Restate the data word for word and leave the images out.

**Collected data:**
+-------+

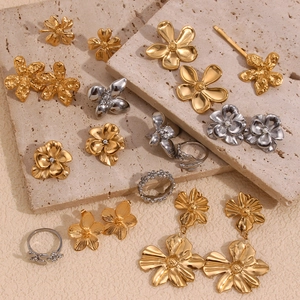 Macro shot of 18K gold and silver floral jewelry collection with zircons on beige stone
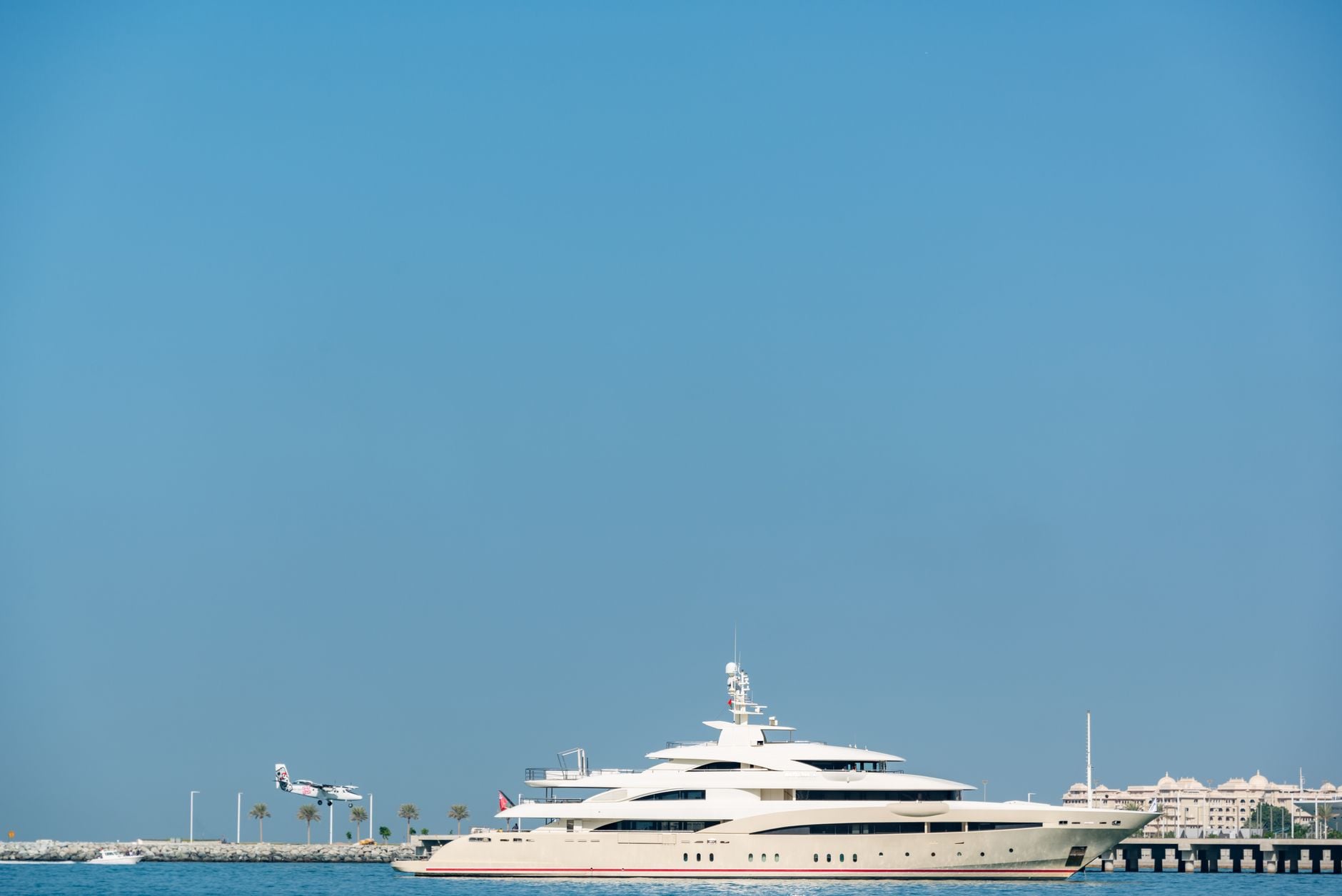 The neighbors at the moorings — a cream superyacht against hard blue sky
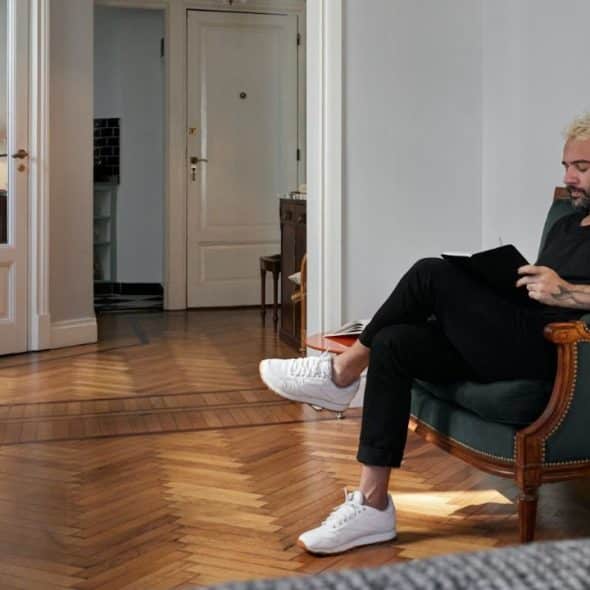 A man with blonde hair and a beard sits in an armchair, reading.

+-------+

**Answer area:**
 Macro shot of 18K gold and silver floral jewelry collection with zircons on beige stone
 The neighbors at the moorings — a cream superyacht against hard blue sky
 A man with blonde hair and a beard sits in an armchair, reading.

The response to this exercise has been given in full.